本文抜粋:

霜降り高級和牛肉ですきやきの画像

関東と関西の違い③ 肉をまろやか vs ガツンと食べるか

最後に、関東と関西の味の違いについて言及していきましょう。

関東では割り下でグツグツ煮るので、野菜と肉の旨味がだしに溶け出したまろやかなおいしさを味わうことができます。一般的な割り下も、子供からお年寄りまで親しみやすい味つけなので、優しいおいしさが特徴です。

その点、関西は肉を焼いた後に味付けをします。野菜はあくまで肉のお供なので、ガツンとした肉のおいしさが主役です。がっつり肉を味わいたい時には関西の「すき焼き」がおすすめです。

玉子にすき焼きのお肉をくぐらせている画像

生卵に絡めて食べるようになったのは、「すき焼き」が広く一般化したこの頃からです。生卵を使うようになった理由は、おいしい肉を焦って食べると熱くてやけどする人が多かったからです。生卵は熱くなった肉の温度を冷ます役割があったようです。また、当時は高級な食材だった卵と高価な肉の組み合わせが、ごちそうとして広まったともいわれています。

関東と関西の違い④ すき焼きにいれる具材

「すき焼き」にいれる肉以外の具材は、豆腐、ネギ、春菊、しらたき、しいたけ、麩など、関東と関西で大きな違いはないようです。各家庭のごちそうだけあって、家ごとの「我が家流」があり、にんじん、かまぼこなどを投入する家庭もあるのだとか。卵で絡めて食べるといっても、実際は生卵だったり、鍋の中で加熱した卵だったり、締めもうどんだったり、ごはんだったりと、それぞれの家庭でアレンジがあるのも面白いところです。

課題 1:
次の(a)〜(c)がすき焼きの文章の内容と合っているかを、はい・いいえで答えなさい。判断の決め手になった文章中の語句も、そのまま引用して添えること。
(a) 関東では肉を焼いた後に味付けをする。
(b) 生卵には熱くなった肉の温度を冷ます役割があったようだ。
(c) 肉以外の具材は関東と関西で大きく異なる。
課題 2: すき焼きの文章によると、生卵を使うようになった理由は何ですか。
課題 3: すき焼きの文章を、最後の文の後から書き進めなさい。

空間関係の記録
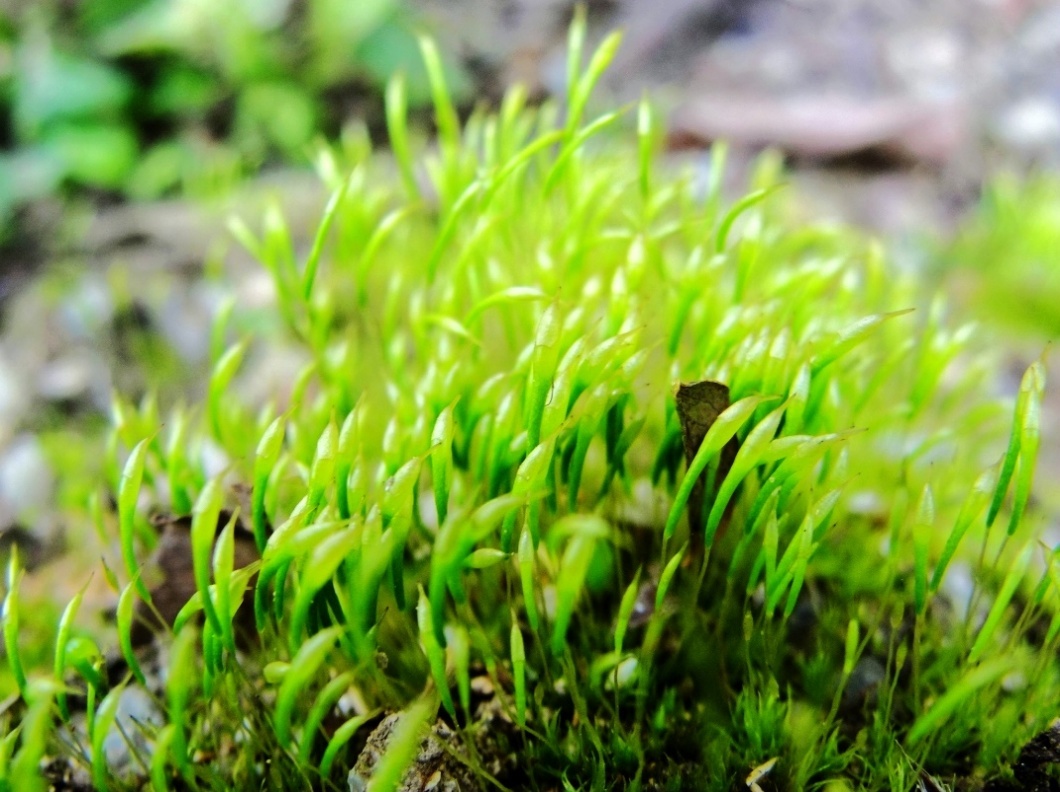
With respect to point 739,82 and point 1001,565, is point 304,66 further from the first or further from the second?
point 1001,565

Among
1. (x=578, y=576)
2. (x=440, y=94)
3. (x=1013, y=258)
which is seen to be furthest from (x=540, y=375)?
(x=1013, y=258)

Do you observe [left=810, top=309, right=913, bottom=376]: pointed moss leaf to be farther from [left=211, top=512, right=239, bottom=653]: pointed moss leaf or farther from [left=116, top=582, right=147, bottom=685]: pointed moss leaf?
[left=116, top=582, right=147, bottom=685]: pointed moss leaf

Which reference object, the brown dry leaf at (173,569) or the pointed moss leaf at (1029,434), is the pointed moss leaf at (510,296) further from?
the pointed moss leaf at (1029,434)

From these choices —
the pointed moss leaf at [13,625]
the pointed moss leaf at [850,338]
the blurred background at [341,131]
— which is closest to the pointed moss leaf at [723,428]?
the pointed moss leaf at [850,338]

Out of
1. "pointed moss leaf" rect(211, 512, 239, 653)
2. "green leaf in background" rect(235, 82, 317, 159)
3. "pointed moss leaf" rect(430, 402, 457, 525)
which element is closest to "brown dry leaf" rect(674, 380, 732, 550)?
"pointed moss leaf" rect(430, 402, 457, 525)

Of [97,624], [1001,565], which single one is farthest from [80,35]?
Result: [1001,565]

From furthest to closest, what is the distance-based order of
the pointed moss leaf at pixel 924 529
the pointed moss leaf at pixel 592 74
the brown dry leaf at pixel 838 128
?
1. the brown dry leaf at pixel 838 128
2. the pointed moss leaf at pixel 592 74
3. the pointed moss leaf at pixel 924 529

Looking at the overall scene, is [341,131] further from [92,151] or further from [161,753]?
[161,753]
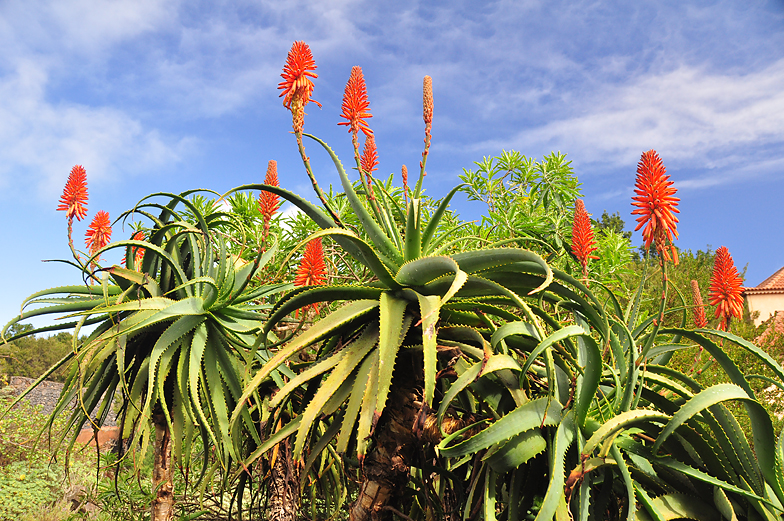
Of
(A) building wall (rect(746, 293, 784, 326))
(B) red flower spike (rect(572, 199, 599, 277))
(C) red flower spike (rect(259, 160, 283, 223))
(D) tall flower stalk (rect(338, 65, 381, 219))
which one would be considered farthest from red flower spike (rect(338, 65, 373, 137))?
(A) building wall (rect(746, 293, 784, 326))

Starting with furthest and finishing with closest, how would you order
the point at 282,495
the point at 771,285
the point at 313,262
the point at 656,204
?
the point at 771,285 → the point at 282,495 → the point at 313,262 → the point at 656,204

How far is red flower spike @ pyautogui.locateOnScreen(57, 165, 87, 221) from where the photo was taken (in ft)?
12.1

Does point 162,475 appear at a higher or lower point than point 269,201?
lower

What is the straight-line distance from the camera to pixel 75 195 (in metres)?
3.69

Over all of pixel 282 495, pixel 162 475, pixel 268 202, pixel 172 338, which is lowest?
pixel 282 495

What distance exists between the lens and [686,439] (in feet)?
6.54

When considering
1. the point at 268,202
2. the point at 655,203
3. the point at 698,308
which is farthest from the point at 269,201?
the point at 698,308

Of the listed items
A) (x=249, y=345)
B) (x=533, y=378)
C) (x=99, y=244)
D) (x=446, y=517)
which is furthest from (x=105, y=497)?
(x=533, y=378)

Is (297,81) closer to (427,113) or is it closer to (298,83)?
(298,83)

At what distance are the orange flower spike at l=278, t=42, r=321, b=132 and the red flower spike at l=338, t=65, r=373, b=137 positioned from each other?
0.20m

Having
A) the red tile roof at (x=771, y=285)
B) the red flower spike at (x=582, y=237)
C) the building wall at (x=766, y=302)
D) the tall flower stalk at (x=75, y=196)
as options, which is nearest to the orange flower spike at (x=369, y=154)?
the red flower spike at (x=582, y=237)

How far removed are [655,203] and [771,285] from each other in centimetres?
2105

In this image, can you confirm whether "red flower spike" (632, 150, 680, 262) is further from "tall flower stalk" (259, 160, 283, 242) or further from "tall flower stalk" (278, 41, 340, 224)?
"tall flower stalk" (259, 160, 283, 242)

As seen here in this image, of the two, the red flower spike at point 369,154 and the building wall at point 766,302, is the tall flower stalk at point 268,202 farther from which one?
the building wall at point 766,302
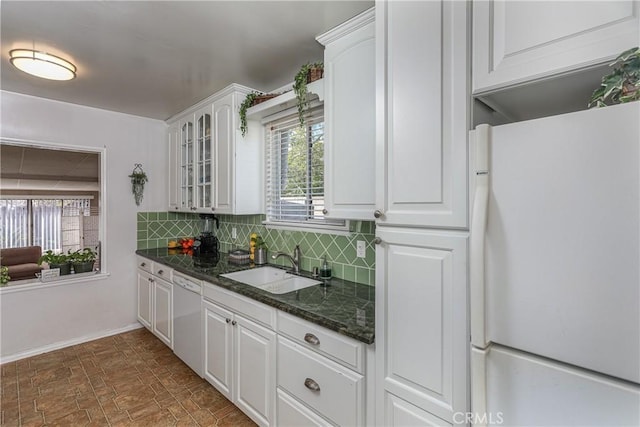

解答 1:
(a) いいえ。「関東では割り下でグツグツ煮るので」、「関西は肉を焼いた後に味付けをします」
(b) はい。「生卵は熱くなった肉の温度を冷ます役割があったようです」
(c) いいえ。「関東と関西で大きな違いはないようです」

解答 2: おいしい肉を焦って食べると、熱くてやけどする人が多かったからです。

解答 3:
そんななかでも関西の人が不思議に思うのが、関東の「すき焼き」の定番具材「ちくわぶ(竹輪麩)」です。これは小麦粉をこねて茹でたもので、形は似ていますが竹輪でもなく、麩でもありません。関西の人には馴染みがない食材かもしれません。

一方、関西の「すき焼き」には白菜は欠かせません。関東のように調味料が多く入らず野菜の水分で味を整えるので、関西のすき焼きにとって白菜は必須のアイテムなのです。また、同じように水分が出やすい野菜として、関西では玉ねぎを入れることも多いようです。

すき焼きの具材がお皿にのっている画像

まとめ

日本の国民食「すき焼き」の関東と関西の違いを比較してきましたが、ここまでさまざまな違いがあるなんて知らなかった!という方も、いたのではないでしょうか?
今では関東と関西の「すき焼き」の違いを知った上で、その日の気分でどちらにするかを選んで仕上げる人も増えてきているようです。
また、外国人観光客にも日本の伝統料理として認知されている「すき焼き」は、その食べ方がさまざまな外国語に訳され世界で人気です。そんな日本の「すき焼き」を、これからも大事にしたいものですね。

■参考資料

日本文化いろは事典「すき焼き」
あなたの家は関東風?関西風?すき焼きの作り方に違いがあった!!(2013/12/27,cookpadニュース)
関東風と関西風すき焼きはどう違うの?ポイントは〇〇だった!(2015/12/1,楽天レシピ Daylicious)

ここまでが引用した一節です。